Moreover, given the data-dependent nuances surrounding hazard function, the authors should consider providing guidance as to how the tool might best be used for individualized surveillance and adjuvant therapy. Mirroring the recurrence patterns for this disease, most recurrence hazard peaks occurred within the first 2 years after surgery. Current surveillance guidelines allow for cross-sectional imaging at 3-month intervals for 2 years. Should providers consider clustering more frequent surveillance imaging around reported recurrence hazard peaks? Would 2-month surveillance intervals clinically impact prognostication and adjuvant therapy?

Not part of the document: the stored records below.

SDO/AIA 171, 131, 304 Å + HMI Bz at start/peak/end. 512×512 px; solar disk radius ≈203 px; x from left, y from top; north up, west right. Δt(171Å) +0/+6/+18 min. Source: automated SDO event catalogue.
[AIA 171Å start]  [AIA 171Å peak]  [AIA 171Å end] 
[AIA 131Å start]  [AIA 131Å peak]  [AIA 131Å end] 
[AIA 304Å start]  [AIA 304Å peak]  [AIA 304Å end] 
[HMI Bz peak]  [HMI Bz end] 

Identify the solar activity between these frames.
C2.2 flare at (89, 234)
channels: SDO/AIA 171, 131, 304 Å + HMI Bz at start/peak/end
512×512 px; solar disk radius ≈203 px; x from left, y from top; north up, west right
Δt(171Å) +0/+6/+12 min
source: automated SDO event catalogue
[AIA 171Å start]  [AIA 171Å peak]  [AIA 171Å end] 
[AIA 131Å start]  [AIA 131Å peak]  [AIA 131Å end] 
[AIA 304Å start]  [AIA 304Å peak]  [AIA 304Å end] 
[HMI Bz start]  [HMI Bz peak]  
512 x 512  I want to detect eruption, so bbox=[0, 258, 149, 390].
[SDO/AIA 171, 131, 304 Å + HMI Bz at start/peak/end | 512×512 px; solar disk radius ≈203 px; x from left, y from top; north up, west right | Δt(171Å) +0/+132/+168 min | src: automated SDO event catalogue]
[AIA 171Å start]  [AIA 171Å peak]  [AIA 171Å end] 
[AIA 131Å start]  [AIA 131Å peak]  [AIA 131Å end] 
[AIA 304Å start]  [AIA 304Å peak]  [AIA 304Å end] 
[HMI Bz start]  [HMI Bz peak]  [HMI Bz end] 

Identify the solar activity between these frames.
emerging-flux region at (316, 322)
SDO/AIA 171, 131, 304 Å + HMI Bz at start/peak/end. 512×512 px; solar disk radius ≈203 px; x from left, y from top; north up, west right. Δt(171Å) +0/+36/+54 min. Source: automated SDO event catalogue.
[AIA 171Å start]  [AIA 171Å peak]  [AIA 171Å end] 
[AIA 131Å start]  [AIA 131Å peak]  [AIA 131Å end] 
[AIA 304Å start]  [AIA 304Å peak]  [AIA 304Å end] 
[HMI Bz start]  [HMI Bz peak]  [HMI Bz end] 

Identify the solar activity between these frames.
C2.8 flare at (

It is worth remembering that, while surgical resection remains curative for a select cohort of patients with ICC, only 10–40% of patients present with resectable disease at time of diagnosis.18,19 In this regard, developing personalized surveillance schemes will require a predictive tool that utilizes factors beyond nodal status, tumor size, tumor burden score, and adjuvant chemotherapy; an understanding of genomic landscapes paired with improved systemic therapies will be paramount.20,21 It would be interesting to know whether the authors examined genetic data, biomarkers, patterns of recurrence, and/or neoadjuvant therapy with hazard function. We commend the authors for pushing personalized surveillance and demonstrating a novel approach for characterizing recurrence patterns.